First: Today’s Democratic party is well to the Left of where it was in 2000: on health care, on taxes, on trade, on foreign policy. On social issues it has moved right only cosmetically. A very few conservatives have flirted with endorsing the Democrats this year, out of their frustration with President Bush or Senator McCain. Their cases are fanciful.
Second: Even though he just lost Pennsylvania decisively, Senator Obama is still likely to win the Democratic nomination. Hillary Clinton’s supporters will argue that she is a stronger candidate, more capable than he is of reaching the downscale whites, union members, Catholics, and Hispanics the party will need to win in November.

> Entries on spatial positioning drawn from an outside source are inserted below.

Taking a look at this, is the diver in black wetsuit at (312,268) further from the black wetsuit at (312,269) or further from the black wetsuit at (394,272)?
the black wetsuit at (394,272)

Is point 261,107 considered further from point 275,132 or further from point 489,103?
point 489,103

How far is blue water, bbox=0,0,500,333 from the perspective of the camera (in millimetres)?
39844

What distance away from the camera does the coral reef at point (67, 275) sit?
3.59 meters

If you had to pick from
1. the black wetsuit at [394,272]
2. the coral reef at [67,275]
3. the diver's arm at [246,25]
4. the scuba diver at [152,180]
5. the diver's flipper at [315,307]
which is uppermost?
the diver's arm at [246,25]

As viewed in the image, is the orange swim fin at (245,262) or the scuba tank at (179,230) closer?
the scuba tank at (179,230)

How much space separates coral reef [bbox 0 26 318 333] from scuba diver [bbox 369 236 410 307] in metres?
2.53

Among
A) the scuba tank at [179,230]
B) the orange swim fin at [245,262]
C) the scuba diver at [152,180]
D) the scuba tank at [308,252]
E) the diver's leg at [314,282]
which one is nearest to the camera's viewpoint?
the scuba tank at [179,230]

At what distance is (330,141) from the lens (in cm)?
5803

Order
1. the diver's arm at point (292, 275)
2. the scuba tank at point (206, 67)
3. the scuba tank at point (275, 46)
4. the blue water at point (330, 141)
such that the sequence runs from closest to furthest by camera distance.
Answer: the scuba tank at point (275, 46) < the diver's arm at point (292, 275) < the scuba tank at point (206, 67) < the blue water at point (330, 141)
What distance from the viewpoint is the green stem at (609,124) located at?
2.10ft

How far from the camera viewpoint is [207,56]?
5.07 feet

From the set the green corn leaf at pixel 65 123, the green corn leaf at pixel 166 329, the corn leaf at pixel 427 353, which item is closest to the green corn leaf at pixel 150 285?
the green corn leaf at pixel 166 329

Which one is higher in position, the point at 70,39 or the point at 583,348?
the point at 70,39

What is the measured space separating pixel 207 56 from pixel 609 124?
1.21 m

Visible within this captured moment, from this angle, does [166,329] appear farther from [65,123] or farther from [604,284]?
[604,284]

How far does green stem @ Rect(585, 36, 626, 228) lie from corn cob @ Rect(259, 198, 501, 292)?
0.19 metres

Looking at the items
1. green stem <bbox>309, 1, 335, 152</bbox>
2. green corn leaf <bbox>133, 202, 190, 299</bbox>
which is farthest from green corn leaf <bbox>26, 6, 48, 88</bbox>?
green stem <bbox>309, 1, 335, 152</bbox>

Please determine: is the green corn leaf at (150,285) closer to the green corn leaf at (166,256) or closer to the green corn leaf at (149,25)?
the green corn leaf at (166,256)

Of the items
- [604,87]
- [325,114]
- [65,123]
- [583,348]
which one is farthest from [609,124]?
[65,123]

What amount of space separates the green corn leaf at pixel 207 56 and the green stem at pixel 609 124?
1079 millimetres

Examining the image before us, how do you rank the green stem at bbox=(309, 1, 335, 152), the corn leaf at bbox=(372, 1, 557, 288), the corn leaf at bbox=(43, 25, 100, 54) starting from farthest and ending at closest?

It is a plausible argument. But there are sufficiently plausible arguments on the other side that super-delegates are unlikely to be swayed in large numbers to support her over Obama — especially since Obama has a popular-vote lead and the support of both black voters and the media.
Third: Obama has real weaknesses, which, as liberal writer John Judis put it after the Pennsylvania vote, “grow more apparent with each successive primary.” Senator McCain can turn those weaknesses to his advantage if he devises a conservative program that can help lower middle class voters pursue their aspirations. We like both McCain’s corporate tax cut and his health-care plan, but it would be wise if he spoke more about the latter and less about the former than he has been doing.
Fourth: Even with those weaknesses and a smart Republican campaign, the Democrats have to be favored to win the presidential race. The Democratic candidates have been tearing each other down, but McCain has lost a little ground against Obama in the polls and is now slightly behind him. McCain has his work cut out for him, and so do conservatives.